It happens to almost everyone. You taught your dog to come when you called at an early age using the standard method you'll find in any book (or on any blog): calling your dog's name, then, when your dog comes to you, giving your dog a treat. Generally this method yields good results, especially when your dog is a puppy. However, at some point many, if not most dogs, will stop coming when called. Sometimes, not only do they NOT come, but they run in the opposite direction, in even-more-energized pursuit of whatever has their interest. In this article we're going to discuss why this happens and what you can do to "rehab the recall". When the time "comes", you want them to head towards you with all of the energy and drive they can muster.
So...what happened? Why did your dog suddenly get all willful (seemingly)? Is it adolescence? Mid-life crisis? I mean, they KNOW what they're supposed to be doing, right?
Well, yes and no. Let's talk for a minute about what your dog actually learned when you first trained them to come. We think that by calling their name and giving them a treat when they come to us that we're actually teaching them to come - but in reality we're teaching our dogs something slightly different. What your dog learned was that at the sound of their name (and, perhaps, the word "come"), they should go to the most INTERESTING thing in their presence. At a young age, before a dog's perception branches out to encompass more of the surrounding environment, the most interesting thing in their world is YOU. Especially when you have tasty treats. What they are learning isn't the mental concept, either - it's the FEELING of pursuing whatever interests them with full force. For the time being, that feeling is associated with you and your tasty treats.
Eventually, however, the problem arises - because after receiving treat upon treat, your dog's interaction with you gets - well...less interesting! So let's say you're walking through a local park, and because you feel like taking your chances with the dog catcher your dog is offleash. Sparky is 20 feet away from you, when suddenly Sparky sees a squirrel. What do you do? You call "Sparky, come!" And what does Sparky do? He goes with the FEELING - in pursuit of the most interesting thing in his environment, which is that squirrel, not you.
Another way of saying "the most interesting thing in your dog's environment" is to say that - no matter what - our dogs are attracted to whatever in their environment has the highest value as a PREY object. When our dogs are young, all it takes is a treat to make you prey-like enough in their eyes. Soon however it begins to register with our dogs that we are also very predator-like (potentially exacerbated by training influenced by the need to be "the alpha") - and our dogs actually develop resistance to us during high energy moments. It's possible that the first moment your dog "chases the squirrel" instead of coming to you when you call is when the amount of your "predator-ness" has finally exceeded your "prey-ness".
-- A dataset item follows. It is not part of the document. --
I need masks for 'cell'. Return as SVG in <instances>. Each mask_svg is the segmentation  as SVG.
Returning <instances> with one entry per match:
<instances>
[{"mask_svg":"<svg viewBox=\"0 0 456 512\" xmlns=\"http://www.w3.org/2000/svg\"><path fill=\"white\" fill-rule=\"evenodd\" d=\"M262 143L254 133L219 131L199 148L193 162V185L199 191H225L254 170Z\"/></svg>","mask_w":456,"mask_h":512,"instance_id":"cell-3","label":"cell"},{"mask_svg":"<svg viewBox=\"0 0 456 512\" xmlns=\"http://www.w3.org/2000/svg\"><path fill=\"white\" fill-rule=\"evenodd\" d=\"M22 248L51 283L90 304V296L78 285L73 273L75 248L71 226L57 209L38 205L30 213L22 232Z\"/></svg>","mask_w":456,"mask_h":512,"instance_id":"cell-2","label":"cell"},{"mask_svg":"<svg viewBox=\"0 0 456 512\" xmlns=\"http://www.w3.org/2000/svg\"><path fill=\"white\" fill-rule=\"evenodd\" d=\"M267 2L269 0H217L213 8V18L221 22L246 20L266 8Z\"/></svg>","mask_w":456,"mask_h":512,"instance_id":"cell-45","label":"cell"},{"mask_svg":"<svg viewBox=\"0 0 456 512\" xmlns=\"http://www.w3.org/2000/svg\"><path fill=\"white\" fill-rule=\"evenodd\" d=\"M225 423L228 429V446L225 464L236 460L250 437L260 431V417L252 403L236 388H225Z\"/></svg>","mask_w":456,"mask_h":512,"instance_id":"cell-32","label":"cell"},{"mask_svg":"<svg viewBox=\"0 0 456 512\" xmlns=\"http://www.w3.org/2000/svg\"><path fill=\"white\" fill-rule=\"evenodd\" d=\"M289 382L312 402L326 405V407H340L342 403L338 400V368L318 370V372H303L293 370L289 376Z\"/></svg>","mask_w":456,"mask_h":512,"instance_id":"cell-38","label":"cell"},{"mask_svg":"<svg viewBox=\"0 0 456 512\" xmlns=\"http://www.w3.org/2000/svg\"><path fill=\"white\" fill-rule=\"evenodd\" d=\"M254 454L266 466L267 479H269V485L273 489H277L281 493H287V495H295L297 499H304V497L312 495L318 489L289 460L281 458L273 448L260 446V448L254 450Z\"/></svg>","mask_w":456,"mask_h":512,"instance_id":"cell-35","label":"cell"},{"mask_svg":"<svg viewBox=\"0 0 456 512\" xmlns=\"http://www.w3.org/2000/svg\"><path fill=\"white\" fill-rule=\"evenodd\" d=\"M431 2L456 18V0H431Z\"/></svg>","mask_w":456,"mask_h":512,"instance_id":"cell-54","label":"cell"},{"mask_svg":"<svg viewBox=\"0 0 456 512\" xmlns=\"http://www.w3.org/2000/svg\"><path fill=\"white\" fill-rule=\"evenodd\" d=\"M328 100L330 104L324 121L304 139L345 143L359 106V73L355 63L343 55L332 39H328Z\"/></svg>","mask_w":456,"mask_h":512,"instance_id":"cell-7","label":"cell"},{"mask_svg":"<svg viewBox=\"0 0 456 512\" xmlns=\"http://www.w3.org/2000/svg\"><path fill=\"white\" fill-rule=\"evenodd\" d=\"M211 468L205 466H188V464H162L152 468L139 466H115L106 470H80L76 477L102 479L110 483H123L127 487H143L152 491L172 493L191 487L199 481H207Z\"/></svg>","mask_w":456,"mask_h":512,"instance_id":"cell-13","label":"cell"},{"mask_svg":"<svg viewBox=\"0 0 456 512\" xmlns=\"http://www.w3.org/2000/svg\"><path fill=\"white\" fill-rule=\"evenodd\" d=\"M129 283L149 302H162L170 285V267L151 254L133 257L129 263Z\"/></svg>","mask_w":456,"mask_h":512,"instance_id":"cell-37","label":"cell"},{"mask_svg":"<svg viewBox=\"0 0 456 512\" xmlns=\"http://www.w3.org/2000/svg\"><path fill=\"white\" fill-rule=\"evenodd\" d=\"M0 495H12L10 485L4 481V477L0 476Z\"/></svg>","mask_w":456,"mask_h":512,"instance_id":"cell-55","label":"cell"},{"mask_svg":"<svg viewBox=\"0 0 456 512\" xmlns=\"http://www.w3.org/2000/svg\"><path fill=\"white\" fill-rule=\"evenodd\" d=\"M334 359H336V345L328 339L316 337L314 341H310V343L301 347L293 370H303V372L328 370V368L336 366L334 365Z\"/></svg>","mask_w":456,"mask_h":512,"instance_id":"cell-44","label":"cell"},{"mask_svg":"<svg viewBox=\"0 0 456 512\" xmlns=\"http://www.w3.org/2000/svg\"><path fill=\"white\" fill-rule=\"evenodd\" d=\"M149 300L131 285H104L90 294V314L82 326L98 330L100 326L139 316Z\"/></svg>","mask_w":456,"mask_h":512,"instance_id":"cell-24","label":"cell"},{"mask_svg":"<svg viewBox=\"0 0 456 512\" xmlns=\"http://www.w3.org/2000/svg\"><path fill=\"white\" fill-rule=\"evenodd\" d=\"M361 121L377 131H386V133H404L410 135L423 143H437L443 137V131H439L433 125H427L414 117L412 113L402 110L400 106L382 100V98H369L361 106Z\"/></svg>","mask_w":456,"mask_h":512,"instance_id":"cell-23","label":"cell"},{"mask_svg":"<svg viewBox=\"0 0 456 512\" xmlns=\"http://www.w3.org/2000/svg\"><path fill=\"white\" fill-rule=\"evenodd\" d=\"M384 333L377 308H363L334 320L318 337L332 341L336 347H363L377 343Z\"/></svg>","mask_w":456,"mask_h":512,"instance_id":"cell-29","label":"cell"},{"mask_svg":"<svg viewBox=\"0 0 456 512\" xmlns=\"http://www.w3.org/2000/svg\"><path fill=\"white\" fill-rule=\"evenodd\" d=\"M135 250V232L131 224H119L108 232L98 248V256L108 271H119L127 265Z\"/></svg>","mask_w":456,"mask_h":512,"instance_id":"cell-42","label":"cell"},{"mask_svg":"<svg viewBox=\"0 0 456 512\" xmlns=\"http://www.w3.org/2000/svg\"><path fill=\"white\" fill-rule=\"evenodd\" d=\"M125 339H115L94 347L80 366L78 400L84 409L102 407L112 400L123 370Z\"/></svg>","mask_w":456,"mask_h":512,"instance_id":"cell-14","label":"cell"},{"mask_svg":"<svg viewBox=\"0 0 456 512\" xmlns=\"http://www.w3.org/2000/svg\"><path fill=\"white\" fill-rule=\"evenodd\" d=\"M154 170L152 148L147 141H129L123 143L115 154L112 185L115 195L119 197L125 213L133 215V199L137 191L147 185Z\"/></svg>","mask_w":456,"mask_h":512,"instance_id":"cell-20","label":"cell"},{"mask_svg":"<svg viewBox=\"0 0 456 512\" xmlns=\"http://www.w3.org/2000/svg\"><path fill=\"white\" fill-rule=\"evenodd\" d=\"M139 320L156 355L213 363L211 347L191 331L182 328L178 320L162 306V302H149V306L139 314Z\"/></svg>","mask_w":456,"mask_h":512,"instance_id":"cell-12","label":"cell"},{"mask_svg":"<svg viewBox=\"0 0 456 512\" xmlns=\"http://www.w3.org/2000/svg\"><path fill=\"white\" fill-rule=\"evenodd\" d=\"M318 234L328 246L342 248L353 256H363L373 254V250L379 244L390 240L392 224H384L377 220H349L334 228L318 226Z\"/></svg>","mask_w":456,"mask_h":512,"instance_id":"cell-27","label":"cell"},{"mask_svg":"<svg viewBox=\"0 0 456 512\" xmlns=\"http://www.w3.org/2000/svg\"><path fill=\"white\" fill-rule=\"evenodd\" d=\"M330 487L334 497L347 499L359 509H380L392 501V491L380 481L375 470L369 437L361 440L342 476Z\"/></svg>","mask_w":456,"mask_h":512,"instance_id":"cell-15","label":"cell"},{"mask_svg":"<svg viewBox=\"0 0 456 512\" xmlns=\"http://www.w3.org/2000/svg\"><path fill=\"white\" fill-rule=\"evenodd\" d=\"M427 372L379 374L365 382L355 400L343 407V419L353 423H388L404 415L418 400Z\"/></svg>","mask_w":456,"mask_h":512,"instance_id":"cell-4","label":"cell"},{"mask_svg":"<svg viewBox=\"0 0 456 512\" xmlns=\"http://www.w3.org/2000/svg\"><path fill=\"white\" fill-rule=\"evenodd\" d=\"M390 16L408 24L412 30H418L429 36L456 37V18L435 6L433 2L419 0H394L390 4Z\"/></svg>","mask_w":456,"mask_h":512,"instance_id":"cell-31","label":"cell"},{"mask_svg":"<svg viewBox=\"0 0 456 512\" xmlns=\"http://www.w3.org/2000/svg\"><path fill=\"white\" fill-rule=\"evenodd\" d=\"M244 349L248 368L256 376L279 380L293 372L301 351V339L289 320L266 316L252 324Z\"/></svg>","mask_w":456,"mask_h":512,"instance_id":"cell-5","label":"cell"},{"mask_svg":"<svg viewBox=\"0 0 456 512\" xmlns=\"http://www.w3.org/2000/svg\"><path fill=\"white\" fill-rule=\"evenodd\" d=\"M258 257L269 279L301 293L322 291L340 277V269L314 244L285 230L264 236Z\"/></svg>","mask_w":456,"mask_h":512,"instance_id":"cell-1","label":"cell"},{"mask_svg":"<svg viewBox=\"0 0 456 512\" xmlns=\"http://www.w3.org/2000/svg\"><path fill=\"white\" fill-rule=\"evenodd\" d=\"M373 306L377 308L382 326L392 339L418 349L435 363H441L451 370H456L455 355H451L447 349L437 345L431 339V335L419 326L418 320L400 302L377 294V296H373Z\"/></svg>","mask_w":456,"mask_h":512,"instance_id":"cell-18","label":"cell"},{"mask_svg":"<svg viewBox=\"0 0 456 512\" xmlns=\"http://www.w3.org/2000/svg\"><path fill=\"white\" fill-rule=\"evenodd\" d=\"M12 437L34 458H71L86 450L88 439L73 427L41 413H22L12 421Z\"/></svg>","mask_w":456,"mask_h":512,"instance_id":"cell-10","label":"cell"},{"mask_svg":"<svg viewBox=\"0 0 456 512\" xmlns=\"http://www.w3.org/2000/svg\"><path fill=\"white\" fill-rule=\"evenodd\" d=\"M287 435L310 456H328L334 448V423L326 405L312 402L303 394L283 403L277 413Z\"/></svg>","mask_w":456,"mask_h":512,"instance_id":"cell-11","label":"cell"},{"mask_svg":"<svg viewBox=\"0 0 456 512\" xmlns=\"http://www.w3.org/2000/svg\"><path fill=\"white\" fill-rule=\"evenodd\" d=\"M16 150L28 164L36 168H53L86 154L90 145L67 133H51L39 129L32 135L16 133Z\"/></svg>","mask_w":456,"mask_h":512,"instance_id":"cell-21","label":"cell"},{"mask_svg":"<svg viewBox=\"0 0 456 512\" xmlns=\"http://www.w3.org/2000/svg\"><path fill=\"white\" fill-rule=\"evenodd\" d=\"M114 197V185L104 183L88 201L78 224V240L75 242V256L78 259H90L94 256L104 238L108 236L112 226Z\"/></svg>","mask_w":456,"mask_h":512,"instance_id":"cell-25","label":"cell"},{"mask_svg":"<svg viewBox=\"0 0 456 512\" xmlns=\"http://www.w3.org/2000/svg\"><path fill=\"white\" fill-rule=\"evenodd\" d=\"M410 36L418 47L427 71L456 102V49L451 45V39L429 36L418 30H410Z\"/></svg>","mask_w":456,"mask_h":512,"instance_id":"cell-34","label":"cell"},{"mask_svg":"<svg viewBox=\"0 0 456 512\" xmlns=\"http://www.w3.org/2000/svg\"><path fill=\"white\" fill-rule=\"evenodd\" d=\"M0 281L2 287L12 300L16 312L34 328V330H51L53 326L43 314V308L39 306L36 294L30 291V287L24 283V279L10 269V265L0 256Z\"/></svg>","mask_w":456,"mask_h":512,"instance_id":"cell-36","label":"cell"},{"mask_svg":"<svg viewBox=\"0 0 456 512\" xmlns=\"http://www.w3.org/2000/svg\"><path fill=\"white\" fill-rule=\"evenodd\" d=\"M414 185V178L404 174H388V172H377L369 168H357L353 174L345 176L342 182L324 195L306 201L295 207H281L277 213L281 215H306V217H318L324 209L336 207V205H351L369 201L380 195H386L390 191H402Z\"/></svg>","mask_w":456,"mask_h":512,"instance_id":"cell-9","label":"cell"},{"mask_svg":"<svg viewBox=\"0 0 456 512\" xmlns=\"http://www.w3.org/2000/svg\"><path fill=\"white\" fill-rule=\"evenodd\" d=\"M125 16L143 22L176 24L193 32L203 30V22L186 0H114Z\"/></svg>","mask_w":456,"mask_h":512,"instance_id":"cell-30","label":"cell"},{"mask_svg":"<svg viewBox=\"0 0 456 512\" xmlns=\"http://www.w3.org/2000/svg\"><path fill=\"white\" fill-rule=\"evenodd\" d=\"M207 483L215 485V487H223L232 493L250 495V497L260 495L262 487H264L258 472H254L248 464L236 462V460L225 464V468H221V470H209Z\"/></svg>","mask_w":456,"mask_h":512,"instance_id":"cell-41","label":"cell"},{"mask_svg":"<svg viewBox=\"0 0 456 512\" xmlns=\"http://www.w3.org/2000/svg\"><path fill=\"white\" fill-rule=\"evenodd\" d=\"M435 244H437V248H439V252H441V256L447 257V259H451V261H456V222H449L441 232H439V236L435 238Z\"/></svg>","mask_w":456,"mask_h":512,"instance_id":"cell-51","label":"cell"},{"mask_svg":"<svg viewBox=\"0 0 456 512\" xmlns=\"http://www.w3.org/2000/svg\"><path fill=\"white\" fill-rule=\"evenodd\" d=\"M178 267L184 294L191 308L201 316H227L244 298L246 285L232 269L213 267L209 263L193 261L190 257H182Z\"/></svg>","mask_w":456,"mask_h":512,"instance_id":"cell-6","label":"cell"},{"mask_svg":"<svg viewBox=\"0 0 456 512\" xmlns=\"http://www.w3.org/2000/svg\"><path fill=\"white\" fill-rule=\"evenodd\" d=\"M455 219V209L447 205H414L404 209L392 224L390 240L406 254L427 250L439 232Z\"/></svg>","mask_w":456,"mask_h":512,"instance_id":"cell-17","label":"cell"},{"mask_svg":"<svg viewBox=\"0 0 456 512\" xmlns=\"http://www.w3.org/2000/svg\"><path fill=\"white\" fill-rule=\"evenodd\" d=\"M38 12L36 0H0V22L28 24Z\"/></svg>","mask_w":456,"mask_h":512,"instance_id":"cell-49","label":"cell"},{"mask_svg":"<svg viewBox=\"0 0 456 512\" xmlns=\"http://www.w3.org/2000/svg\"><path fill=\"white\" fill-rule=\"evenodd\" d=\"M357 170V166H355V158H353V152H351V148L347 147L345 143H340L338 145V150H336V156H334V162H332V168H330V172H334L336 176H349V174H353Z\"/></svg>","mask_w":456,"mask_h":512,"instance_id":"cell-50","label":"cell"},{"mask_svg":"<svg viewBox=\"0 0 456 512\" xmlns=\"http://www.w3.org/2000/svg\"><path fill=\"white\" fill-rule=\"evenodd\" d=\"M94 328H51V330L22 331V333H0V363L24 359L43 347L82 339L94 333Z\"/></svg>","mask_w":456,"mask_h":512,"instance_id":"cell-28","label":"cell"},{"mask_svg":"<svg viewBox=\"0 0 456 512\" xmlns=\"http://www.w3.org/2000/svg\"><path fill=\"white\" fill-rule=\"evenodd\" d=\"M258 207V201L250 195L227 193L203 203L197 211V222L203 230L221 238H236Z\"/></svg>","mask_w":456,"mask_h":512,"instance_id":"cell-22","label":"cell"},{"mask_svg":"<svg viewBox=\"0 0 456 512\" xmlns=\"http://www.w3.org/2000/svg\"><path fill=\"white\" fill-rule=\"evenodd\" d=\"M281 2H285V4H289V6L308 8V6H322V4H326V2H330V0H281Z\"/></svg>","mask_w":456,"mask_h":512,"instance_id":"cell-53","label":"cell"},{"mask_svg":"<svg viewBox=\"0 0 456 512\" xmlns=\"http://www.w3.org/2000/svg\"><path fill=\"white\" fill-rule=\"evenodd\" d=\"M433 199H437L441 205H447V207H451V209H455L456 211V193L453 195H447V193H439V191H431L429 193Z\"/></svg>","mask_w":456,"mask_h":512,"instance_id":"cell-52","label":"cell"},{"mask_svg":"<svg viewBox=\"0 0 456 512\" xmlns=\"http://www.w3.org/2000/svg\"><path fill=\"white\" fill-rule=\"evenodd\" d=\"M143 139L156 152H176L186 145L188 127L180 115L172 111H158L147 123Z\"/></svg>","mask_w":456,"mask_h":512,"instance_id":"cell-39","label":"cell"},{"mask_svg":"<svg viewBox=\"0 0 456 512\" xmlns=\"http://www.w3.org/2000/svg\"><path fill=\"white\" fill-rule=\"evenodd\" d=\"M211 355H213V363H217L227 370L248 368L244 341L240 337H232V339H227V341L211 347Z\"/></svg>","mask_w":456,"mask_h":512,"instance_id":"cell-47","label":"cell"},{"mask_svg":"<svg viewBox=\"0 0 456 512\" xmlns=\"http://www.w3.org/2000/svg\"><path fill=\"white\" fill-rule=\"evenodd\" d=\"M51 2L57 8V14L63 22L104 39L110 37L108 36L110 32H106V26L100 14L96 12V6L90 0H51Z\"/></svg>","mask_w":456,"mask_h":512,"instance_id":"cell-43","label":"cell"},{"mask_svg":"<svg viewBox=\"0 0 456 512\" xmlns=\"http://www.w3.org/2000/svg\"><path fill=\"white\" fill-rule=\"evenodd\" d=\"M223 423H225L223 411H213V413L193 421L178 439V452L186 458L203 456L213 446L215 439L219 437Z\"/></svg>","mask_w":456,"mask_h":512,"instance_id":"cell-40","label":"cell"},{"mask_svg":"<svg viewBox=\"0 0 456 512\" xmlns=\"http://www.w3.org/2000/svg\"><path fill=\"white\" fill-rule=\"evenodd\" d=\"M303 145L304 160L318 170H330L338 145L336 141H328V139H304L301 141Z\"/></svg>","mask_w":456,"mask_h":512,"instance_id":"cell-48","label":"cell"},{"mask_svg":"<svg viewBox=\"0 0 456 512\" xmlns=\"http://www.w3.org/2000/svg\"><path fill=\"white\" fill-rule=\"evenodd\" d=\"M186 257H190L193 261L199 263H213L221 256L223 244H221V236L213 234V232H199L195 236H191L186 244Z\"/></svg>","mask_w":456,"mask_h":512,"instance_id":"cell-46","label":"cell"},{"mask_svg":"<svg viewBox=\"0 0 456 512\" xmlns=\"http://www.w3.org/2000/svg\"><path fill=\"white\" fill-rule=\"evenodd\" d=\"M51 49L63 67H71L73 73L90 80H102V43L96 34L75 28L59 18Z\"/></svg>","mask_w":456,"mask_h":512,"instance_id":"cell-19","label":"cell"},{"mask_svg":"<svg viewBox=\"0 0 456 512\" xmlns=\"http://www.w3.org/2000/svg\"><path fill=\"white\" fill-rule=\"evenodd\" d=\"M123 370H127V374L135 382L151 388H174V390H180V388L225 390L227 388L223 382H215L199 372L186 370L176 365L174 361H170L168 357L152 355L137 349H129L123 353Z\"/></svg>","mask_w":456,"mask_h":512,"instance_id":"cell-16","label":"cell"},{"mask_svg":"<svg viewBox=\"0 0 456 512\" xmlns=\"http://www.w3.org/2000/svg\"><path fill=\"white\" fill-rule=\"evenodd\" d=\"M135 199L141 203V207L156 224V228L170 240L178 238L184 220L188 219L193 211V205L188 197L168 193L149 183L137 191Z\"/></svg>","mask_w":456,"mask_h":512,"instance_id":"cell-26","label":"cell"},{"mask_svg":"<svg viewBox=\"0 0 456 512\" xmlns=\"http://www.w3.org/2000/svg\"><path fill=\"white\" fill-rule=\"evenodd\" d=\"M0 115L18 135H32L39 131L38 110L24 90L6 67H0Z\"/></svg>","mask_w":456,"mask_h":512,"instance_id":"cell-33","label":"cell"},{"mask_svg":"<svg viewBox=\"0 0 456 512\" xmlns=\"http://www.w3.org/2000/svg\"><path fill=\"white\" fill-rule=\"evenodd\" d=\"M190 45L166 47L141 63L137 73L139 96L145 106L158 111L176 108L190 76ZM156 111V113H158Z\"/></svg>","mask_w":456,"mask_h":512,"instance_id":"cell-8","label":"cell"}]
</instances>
In order to make yourself back into the most interesting thing in your dog's universe, you need to become the highest value prey object in your dog's world. That means that no matter when your dog feels stress (or is in a high energy situation), your dog will come to you to resolve the situation. If your dog doesn't come when you call, that simply means that you're not as attractive to your dog as you need to be.
Now there can actually be several steps to getting your dog to come when called if they are in a full sprint after another prey object (like that poor squirrel). At the point where they're already engaged you have a lot to overcome in order to get yourself inserted into that circuit - so that they'll even hear "Sparky, come!", much less respond. We'll be covering some of those things (like getting your dog to lay down at a distance when they're chasing a toy) in later articles. In the meantime, there are several things you CAN do to make yourself more attractive:
- Become familiar with the concept of being the moose in your dog's life - not the alpha.
- Play Tug of War with your dog and let your dog win.
- Play FetchTug with your dog.
- Play hide and seek with your dog.
- Most importantly, learn to "push" with your dog, which allows your dog to direct 100% of their stored up stress back at you.
- Then spend time redirecting the energy they experience from interacting with the world towards interacting with you in that very moment.
Follow these steps, and your dog will be able to put their attention back where it belongs - on you. It all boils down to the fundamentals of Natural Dog Training - and once your foundation is solid you'll have no trouble improvising.
Neil, I love the clarity of this statement:
What they are learning isn’t the mental concept, either - it’s the FEELING of pursuing whatever interests them with full force.